Questa mia riflessione, di necessità, mi porta ad un duplice  approccio alla questione: dal basso, che sarebbe il più corretto e definitivo, che parte dalla “realtà oggettiva” per risalire in coerenza verso  considerazioni più generali; e dall’alto, secondo l’angolo visuale dominante che finora ha ignorato, di fatto, il surriscaldamento planetario. Se tutto si svolgesse per logica razionale, come si ritiene correntemente che avvengano le cose, bastarebbe  affidarsi al primo, sapendo che, o prima o dopo, tutti vedranno l’impatto dell’effetto serra e verranno così progressivamente a posizioni più adeguate alla grande sfida politica cui siamo chiamati. Quando, non si sa, ma verrebbero! Ma occorre fare i conti con una cultura dominante che ha già ignorato l’avvio di questo gigantesco processo e continua ad ignorarlo, lungo vari filoni ideologici che cercherò di identificare, almeno fra i maggiori. C’è dunque una lotta culturale che deve accompagnarsi alle scoperte indicate dall’evoluzione della realtà naturale. Nessuna illusione dunque che la configurazione di questo gigantesco processo perturbativo, che entra nella nostra vita, basti da solo per correggere la visuale con cui vediamo il mondo e per partire tutti, per la prima volta, dal basso, dai “ problemi concreti”, come si suol dire. Avverrebbe troppo tardi quando, secondo le preoccupazioni di molti scienziati, il drammatico evento avrà raggiunto la sua soglia devastante  ed irreversibile. Anzi sembra che le cose si stiano già “registrando” su questo asse formativo. In realtà dobbiamo dunque, al più presto, impegnarci a sciogliere gradualmente un viluppo culturale  estremamente intricato e intrigante.

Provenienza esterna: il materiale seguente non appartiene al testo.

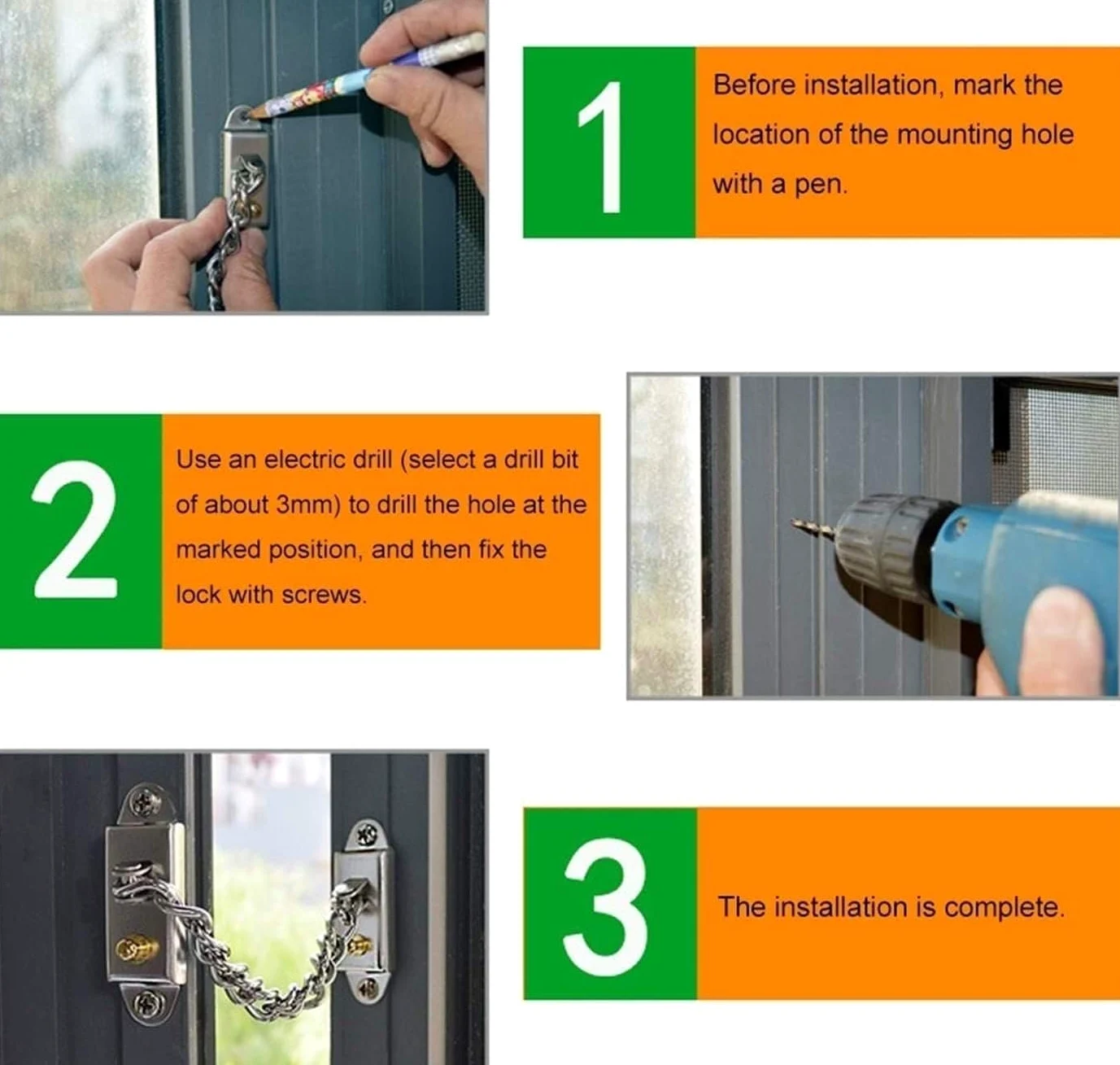 1

Before installation, mark the location of the mounting hole with a pen.

2

Use an electric drill (select a drill bit of about 3mm) to drill the hole at the marked position, and then fix the lock with screws.

3

The installation is complete.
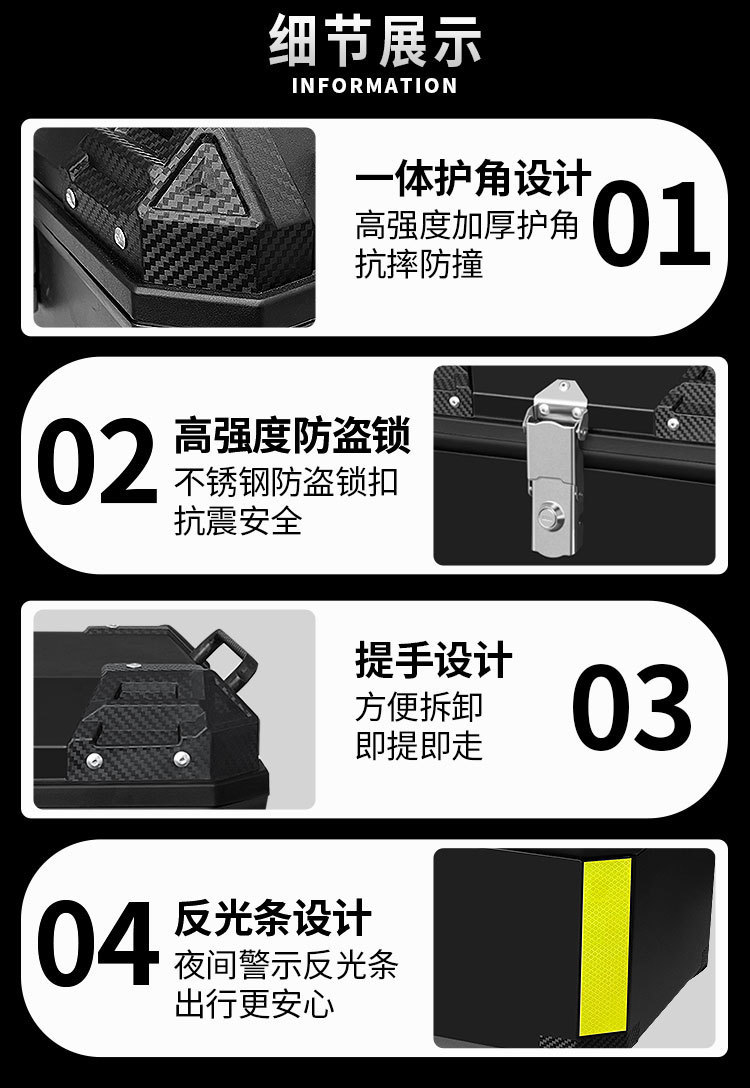 细节展示
INFORMATION

一体护角设计
高强度加厚护角
抗摔防撞
01

02
高强度防盗锁
不锈钢防盗锁扣
抗震安全

提手设计
方便拆卸
即提即走
03

04
反光条设计
夜间警示反光条
出行更安心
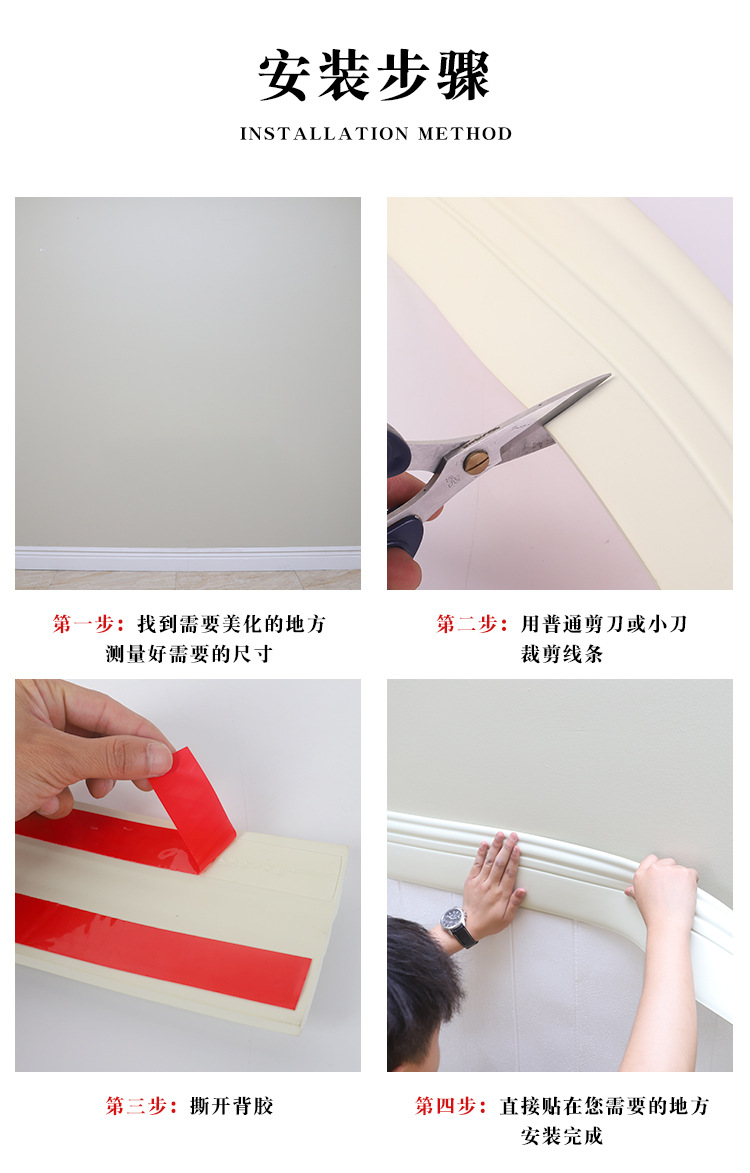 安装步骤

INSTALLATION METHOD

第一步：找到需要美化的地方
测量好需要的尺寸

第二步：用普通剪刀或小刀
裁剪线条

第三步：撕开背胶

第四步：直接贴在您需要的地方
安装完成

Ho potuto constatare quanto sia arretrato il nostro sguardo politico, che non siamo stati “liberi” di ampliare, man mano che grandi eventi storici ci sono passati addosso. E qui ho capito l’importanza di “aggiungere” al pensiero tradizionale un coefficiente nuovo e decisivo. In altri tempi storici il fattore della realtà oggettiva, il mondo in cui viviamo biologicamente e socialmente, da inserire nella nostra visuale, sarebbe stato, come in effetti è stato, un affare di filosofia senza fine, per definire chi siamo noi e che cosa è la natura: un pensiero senza direzione di marcia verificabile.  Oggi però,  una circostanza perentoria, la prima catastrofe planetaria di origine antropica, ci sovrasta con prepotenza e c’impone, in tempi e luoghi determinati, di reagire politicamente con urgenza. Si definisce sempre meglio l’area del che fare.  L’iniziativa politica, che oggi è ingarbugliata in mille pensieri caduchi, deve trovare la via più breve verso l’obiettivo, che non è più, purtroppo, di impedire, in termini preventivi, la catastrofe , bensì di minimizzarne i costi in termini di sofferenze umane e sociali. Che, guardato sotto il profilo del rilancio di una nuova politica, da tutti invocata, è quanto di più umanitario e democratico si possa  immaginare. La politica non è tutto, ma quando si entra in una crisi così profonda che sgretola gli elementi di base su cui si costruisce il patto sociale, è da qui che bisogna partire, dando risposte che abbiano un “senso” di marcia, che attingano agli interessi vitali dell’umanità, quelli della sopravvivenza, con cui storicamente i nostri antenati si sono dovuti misurare più volte, in condizioni di arretratezza tecnico-culturale e con costi enormi che ancora non conosciamo del tutto.  E’ una condizione che potrà avviare “istintivi” comportamenti sociali difensivi di milioni di persone, che costituiscono una forza con cui dovranno fare i conti anche i potentati dell’economia e della comunicazione. Non milioni di persone smarriti nella propria individualità e arroganza, ma dotati di un bisogno ritrovato di solidarietà per affrontare un pericolo nuovo e fortemente minaccioso.